Strategically speaking, the Special Opportunities portfolio is where you'll look for recommendations that were unfairly neglected when they caught our eye. Most have come a long way back from those neglected levels but quite a few have also retreated recently from their peaks. The Carlyle Group (CG: $24, up 6% this week) and Dollar Tree (DLTR: $108, up 6%) dropped about 20% last month. Universal Display (OLED: $222, up 8%) and the Financial Select Sector ETF (XLF: $27, up 2%) nudged into 10% correction territory while US Energy ETF (IYE: $32, up 2%) and MetLife (MET: $46, up 4%) were somewhere in between.

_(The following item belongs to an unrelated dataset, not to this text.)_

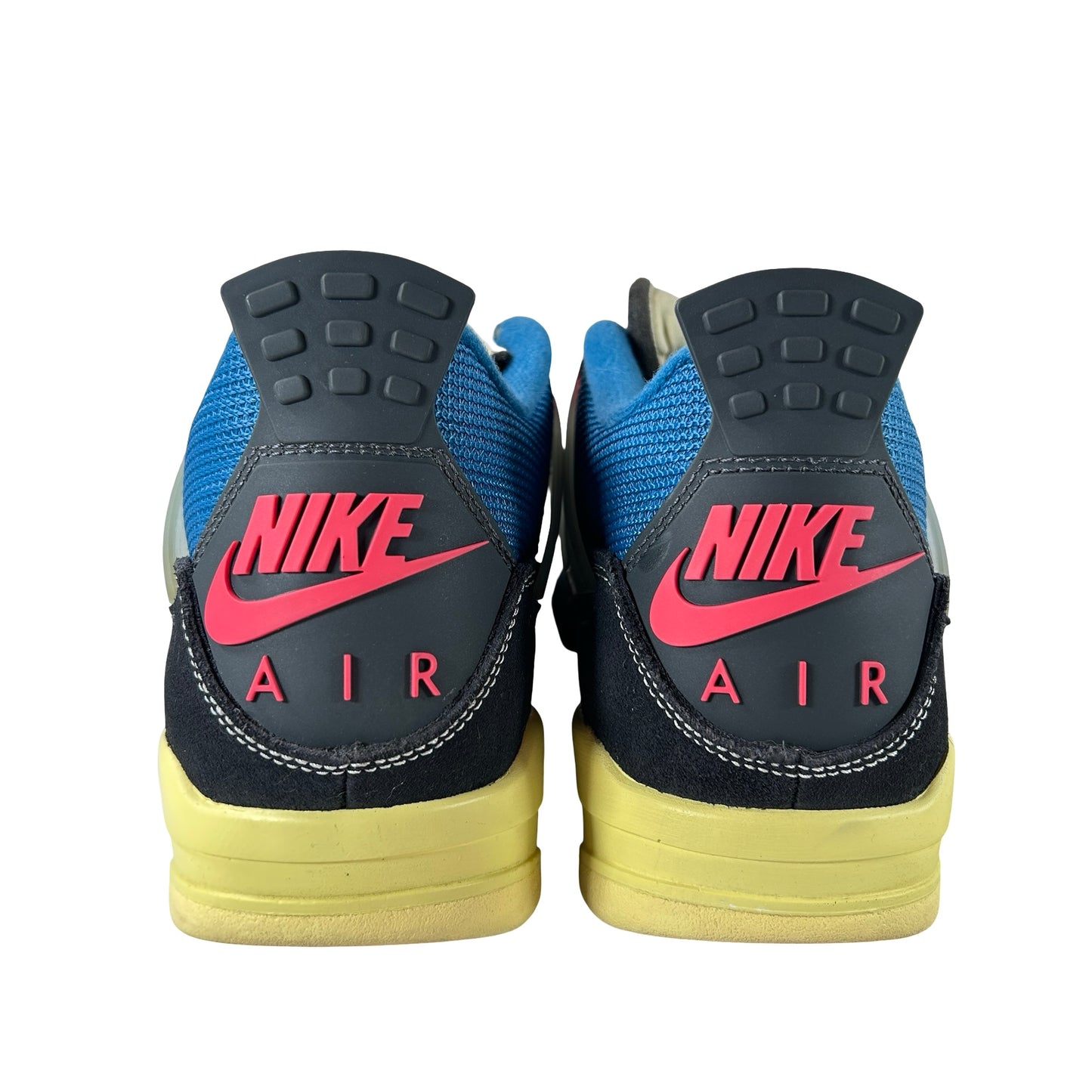 DC9533 001 Jordan 4 Retro Union Off Noir [USED] - 7 M (Used2)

As you can see, those battered positions are rebounding fast now. While we can quibble over the details, they're not especially vulnerable to higher trade walls around China. They were simply caught in the market's crisis of confidence so they're leading the way back now.

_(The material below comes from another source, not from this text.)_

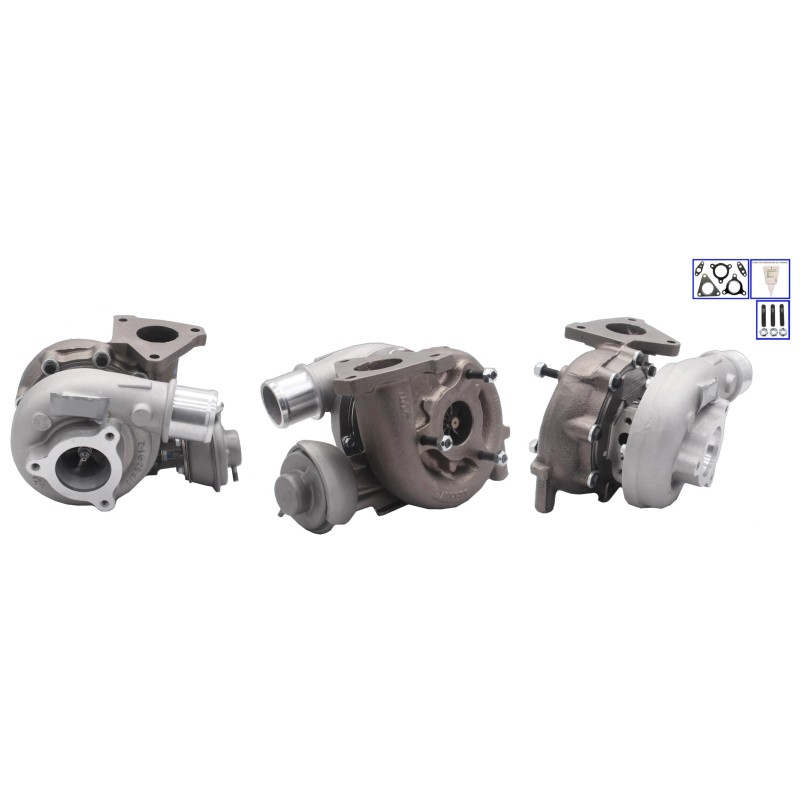 Turbo Pour Nissan Patrol GR V Wagon 14411-VC100 144112W203 144112W204 144112W20A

We see something similar playing out among Technology stocks that reported solid 2Q19 numbers but were punished all the same simply because the reports hit when Wall Street was in a bad mood. CyberArk (CYBR: $116, up 3%) dropped a full 26% from its peak. Dropbox (DBX: $18.86, up 5%) was down 35%. Evidently their outlook is a lot better than people convinced themselves was the case a week ago.

Not all of our laggards have recovered their upward momentum yet but at the rate these stocks are moving we suspect it's only a matter of time before names like Zscaler (ZS: $67, down 3%), TPI Composites (TPIC: $17.45, down 1%), Splunk (SPLK: $111, down 1%) and Workday (WDAY: $176, down 1%) join the party. When you see them rallying, you'll know the knife has stopped falling . . . and if you're feeling especially brave, you might try to catch it in the air.

This is simply how the market works. The spotlight shifts from theme to theme as investors cycle through their moods. A few months ago Aggressive stocks were the hottest thing around because Wall Street was starving for growth stories. Then when investors got nervous about recession risk and yield compression, defensive dividend-paying stocks took the lead. Now money is flowing in yet another direction.

We don't mind. Our REITs gave back a little ground yesterday but are still up 2% for the week, roughly in line with the market as a whole. As long as the rotation turns from strength to weakness, our universe keeps spiraling upward. That's why we encourage you to rebalance your own portfolio when you see some positions racing ahead of the others. Take a little of those gains and distribute them among stocks that have lagged. The discipline of selling a few shares high and buying a few on the dip is incredibly rewarding.